6. L'article 2 de la délibération n° 2019-012 CT du 13 mars 2019 du conseil territorial de la collectivité de Saint-Barthélemy, rectifiée par l'article 6 de la délibération n° 2019-044 CT du 13 juin 2019 d'une erreur matérielle relative aux numéros des articles cités, dispose que : " Le livre I et le livre II de la première partie (urbanisme) du futur code de l'urbanisme, de l'habitation et de la construction de Saint-Barthélemy, à l'exception de l'article 112-10, et les articles 133-52 à 133-55 entreront en vigueur le 1er avril 2019. (...) ". Aux termes de l'article 5 de la même délibération : " Les dispositions du code de l'urbanisme de Saint-Barthélemy demeurent applicables aux autorisations d'urbanisme déposées avant le 1er juillet 2019. Toutefois, les articles 133-52 à 133-55 de la première partie (urbanisme) du futur code de l'urbanisme, de l'habitation et de la construction de Saint-Barthélemy sont applicables, à compter du 1er avril 2019, aux demandes de modifications d'un permis en cours de validité et aux demandes de prorogation du délai de validité d'un permis ou d'une déclaration de travaux ".
7. Il résulte des dispositions citées aux points 5 et 6 que, la demande de permis modificatif ayant été présentée par la société The Collection Flamands le 1er décembre 2020, l'article 133-52 du code de l'urbanisme, de l'habitation et de la construction de Saint-Barthélemy lui est applicable.

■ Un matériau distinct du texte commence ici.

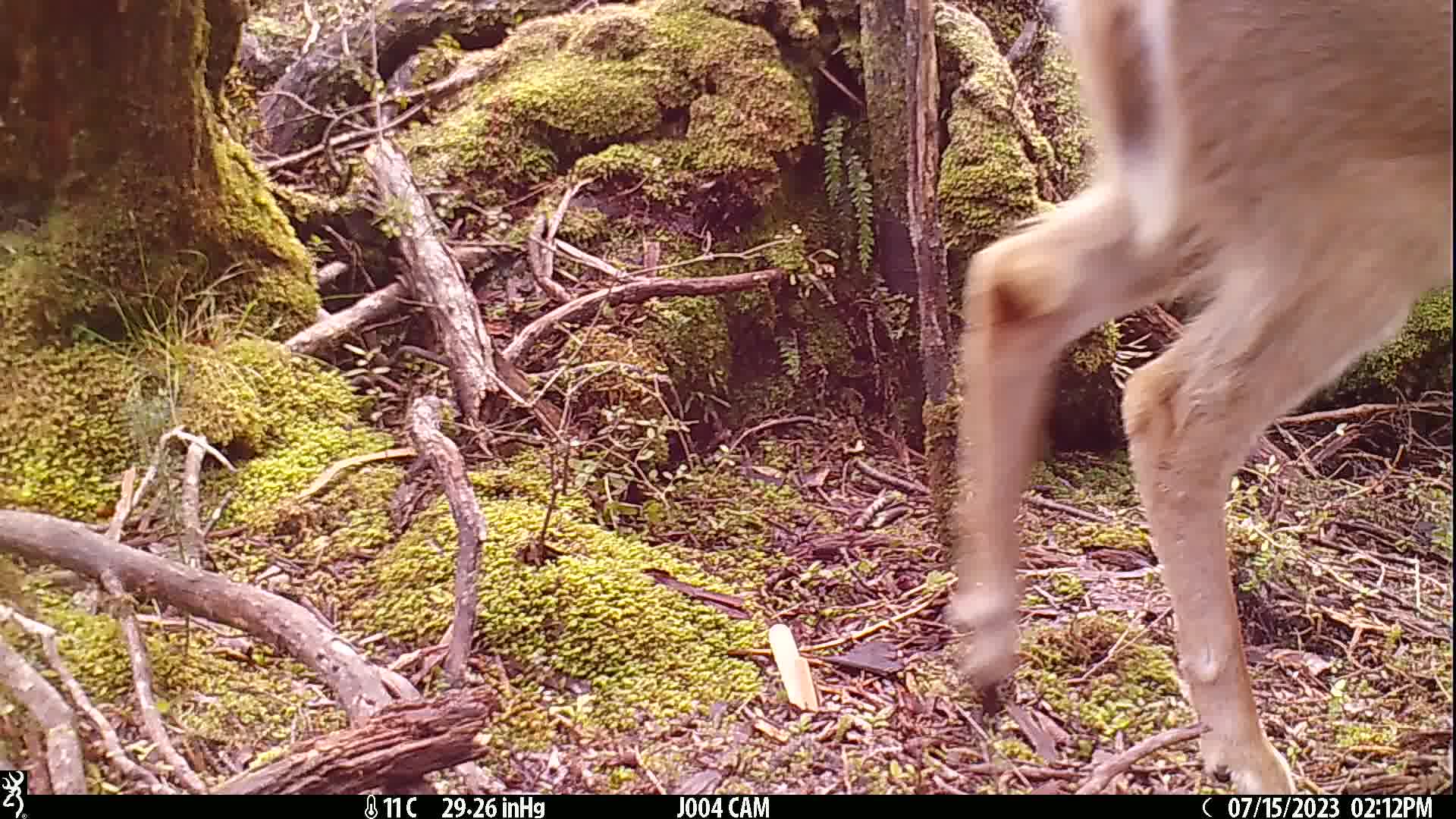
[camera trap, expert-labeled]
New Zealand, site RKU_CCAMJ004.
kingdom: Animalia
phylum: Chordata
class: Mammalia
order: Artiodactyla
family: Cervidae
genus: Odocoileus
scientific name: Odocoileus virginianus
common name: white-tailed deer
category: white tailed deer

8. Il ressort des pièces du dossier soumis aux juges du fond, d'une part, qu'à la date à laquelle le permis initial a été délivré, le règlement de la carte d'urbanisme de Saint-Barthélemy ne comprenait aucune prescription relative aux surfaces végétalisées dans un projet d'urbanisme. D'autre part, entre la date de délivrance du permis initial et celle du permis modificatif, la carte d'urbanisme a évolué de façon défavorable, en imposant une part minimale de surfaces végétalisées, que le permis initial ne respectait pas.
9. Pour accueillir le moyen tiré de la méconnaissance, par le projet, de l'article U10 du règlement de la nouvelle carte d'urbanisme, au motif que le permis modificatif ne respectait pas la surface végétalisée minimale exigée, la cour a écarté le moyen présenté en défense, tiré de ce que le permis modificatif avait, comme le prévoit l'article 133-52 du code de l'urbanisme, de l'habitation et de la construction, pour effet de rendre le projet plus conforme aux exigences du règlement de la nouvelle carte d'urbanisme. Elle a ce faisant commis une erreur de droit. Par suite, la société The Collection Flamands est fondée à demander l'annulation de l'arrêt de la cour administrative d'appel de Bordeaux en tant qu'il a retenu l'existence d'une illégalité tirée de la méconnaissance par le projet modifié des dispositions de l'article U10 du règlement de la nouvelle carte d'urbanisme relatives aux surfaces végétalisées.
Sur les conclusions de la collectivité de Saint-Barthélemy tendant à la suppression de certains passages du mémoire de la société Ana Flamands :
10. Il n'y a pas lieu de faire droit aux conclusions présentées par la collectivité de Saint-Barthélemy au titre des dispositions de l'article 41 de la loi du 29 juillet 1881 sur la liberté de la presse, reproduites à l'article L. 741-2 du code de justice administrative, dès lors que les passages litigieux figurant dans les écritures de la SCI Ana Flamands n'excèdent pas les limites de la controverse entre parties dans le cadre d'une procédure contentieuse et ne présentent pas un caractère injurieux, outrageant ou diffamatoire.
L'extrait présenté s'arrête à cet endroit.